The Judiciary has transferred over 40 officers that include magistrates, court clerks and accountants as one way of addressing corruption claims as raised by Justice Esmie Chombo.
The Judiciary, however, clarified that it did not mean that the 40-plus officers sent on transfers are linked to the corrupt claims, but said it was a preventive measure in rooting out factors that encourage people to bribe officers due to familiarity.
Justice Chombo, based at High Court’s Lilongwe Registry and as Judge President, blew the whistle in January in a letter to Malawi Law Society (MLS) that she had been informed that some lawyers pay court staff to tamper with case files to frustrate case proceedings.
Malawi Supreme Court of Appeal and the High Court of Malawi registrar Agnes Patemba disclosed, in an interview last week, that the transfers were a way of addressing complaints the Lilongwe registry president raised.
She said some officers have been suspended pending disciplinary hearings over the corrupt claims.
But MLS expressed reservations, in an interview, if transferring the officers was an effective solution to the problems facing the Judiciary.
MLS president Mwiza Nkhata said the fears expressed by Chombo were not unique, explaining that the lawyers’ body two years ago also conducted consultations across the nation and within the legal fraternity and they found the same problems the judge raised.
He disclosed that with delays experienced in the justice delivery system, some lawyers, conniving with court officers, get involved in malpractices to fast-track court proceeding, including tampering with case files.
Some of the affected officers described the transfers as unfair, saying no convincing reasons were provided.
“Ordinarily, when you are being transferred, you are verbally told before a letter is written or issued as a matter of courtesy.
“There are situations where other institutions have withdrawn from transferring an employee after hearing some convincing reasons why they could not be transferred. In our case, others have spouses in the base they were operating and could not operate away from them, they should have been considerate,” said the source.
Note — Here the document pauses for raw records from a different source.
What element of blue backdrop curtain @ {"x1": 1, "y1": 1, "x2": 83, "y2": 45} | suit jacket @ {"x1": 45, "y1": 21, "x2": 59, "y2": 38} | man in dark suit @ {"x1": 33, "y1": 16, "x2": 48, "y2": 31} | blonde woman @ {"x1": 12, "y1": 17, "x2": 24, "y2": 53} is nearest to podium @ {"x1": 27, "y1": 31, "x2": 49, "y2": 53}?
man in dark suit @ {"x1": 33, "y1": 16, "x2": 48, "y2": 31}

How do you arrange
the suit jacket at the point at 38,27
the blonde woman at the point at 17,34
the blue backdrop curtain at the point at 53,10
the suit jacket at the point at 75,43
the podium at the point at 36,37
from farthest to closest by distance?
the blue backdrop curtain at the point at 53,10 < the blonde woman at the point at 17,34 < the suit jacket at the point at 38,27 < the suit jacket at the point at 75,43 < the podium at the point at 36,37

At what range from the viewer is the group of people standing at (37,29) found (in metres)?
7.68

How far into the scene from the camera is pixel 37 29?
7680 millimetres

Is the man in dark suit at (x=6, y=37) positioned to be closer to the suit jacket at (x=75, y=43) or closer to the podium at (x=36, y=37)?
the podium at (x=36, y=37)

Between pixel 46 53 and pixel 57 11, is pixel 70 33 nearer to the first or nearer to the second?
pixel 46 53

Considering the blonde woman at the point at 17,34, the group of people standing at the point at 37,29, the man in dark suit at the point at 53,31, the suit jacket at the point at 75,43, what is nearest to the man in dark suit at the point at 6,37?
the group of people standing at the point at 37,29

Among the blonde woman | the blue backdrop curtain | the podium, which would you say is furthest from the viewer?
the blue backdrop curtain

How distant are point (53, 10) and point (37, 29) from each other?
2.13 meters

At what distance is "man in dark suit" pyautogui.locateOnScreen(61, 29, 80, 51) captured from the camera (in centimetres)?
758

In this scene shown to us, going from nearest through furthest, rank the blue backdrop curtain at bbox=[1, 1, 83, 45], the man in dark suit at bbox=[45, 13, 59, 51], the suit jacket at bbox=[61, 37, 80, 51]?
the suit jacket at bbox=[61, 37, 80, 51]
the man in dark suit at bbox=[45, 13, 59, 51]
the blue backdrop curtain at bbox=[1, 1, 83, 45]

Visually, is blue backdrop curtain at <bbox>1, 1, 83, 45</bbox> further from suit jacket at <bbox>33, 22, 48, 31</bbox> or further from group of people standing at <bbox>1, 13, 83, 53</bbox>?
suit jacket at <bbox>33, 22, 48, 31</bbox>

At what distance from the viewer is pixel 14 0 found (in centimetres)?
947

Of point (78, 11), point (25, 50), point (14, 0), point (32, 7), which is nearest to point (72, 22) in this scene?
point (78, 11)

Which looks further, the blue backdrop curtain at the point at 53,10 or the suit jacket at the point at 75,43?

The source said the Judiciary management should have pinned down those they suspected are corrupt, arguing the move would have negative impact and drawback on this arm of government.
Another source said the Judiciary is not paying disturbance allowances to the transferred officers, yet others have moved from Blantyre to Mzuzu or Lilongwe and from the Shire Valley districts of Chikwawa and Nsanje to Blantyre or Zomba or other districts.
The source said that so far, half the number of those transferred has not moved and others are contemplating retirement.
The Judiciary registrar said she had no knowledge about officers contemplating retirement, adding it would be within the officers’ right to resign and that refusing a transfer was a disciplinary issue.
Asked if cross-transferring officers to curb the corruption claims, not the same as transferring corruption to another place, Patemba said administratively such measures help to bring sanity at a workplace.
She dismissed claims that the Judiciary was not paying them allowances to look for houses, saying allowances are being duly paid and transport provided.
Patemba said the officers implicated in corruption claims with lawyers are undergoing disciplinary hearings.
She dismissed claims that transferring the officers is the same as transferring corruption, arguing the Judiciary should not have remained quiet when it had knowledge about some corrupt officers.
The registrar disclosed that there are situations where some individuals have written her office to lodge complaints regarding corrupt claims among the Judiciary officers.
Patemba said: “In some cases where some people have written our office, matters have been referred to Judicial Integrity Committee to investigate. Where people have evidence, we ask them to report to us for necessary action.
“As an institution, we thought some of these things might have been happening due to overstaying at one duty station, and familiarity with court users may lead to involvement in such malpractice.”
The MLS president said problems of court officials getting bribes from lawyers to tamper with case files have been there for a long time.
He said the lawyers’ body would keep on engaging the Chief Justice to ensure that these problems are resolved.
Justice Chombo, in her letter to MLS, alleged that some court officers were being lured with money to prioritise work for certain legal houses.
The court officers, the judge alleged, also remove documents of counsel representing the other party so as to mislead the court that the party failed to file the necessary documents prior to the date of hearing.
The officers, according to information Chombo said she received, insert documents in files when the same was not done at the right time to give the impression that the same was filed at the right time.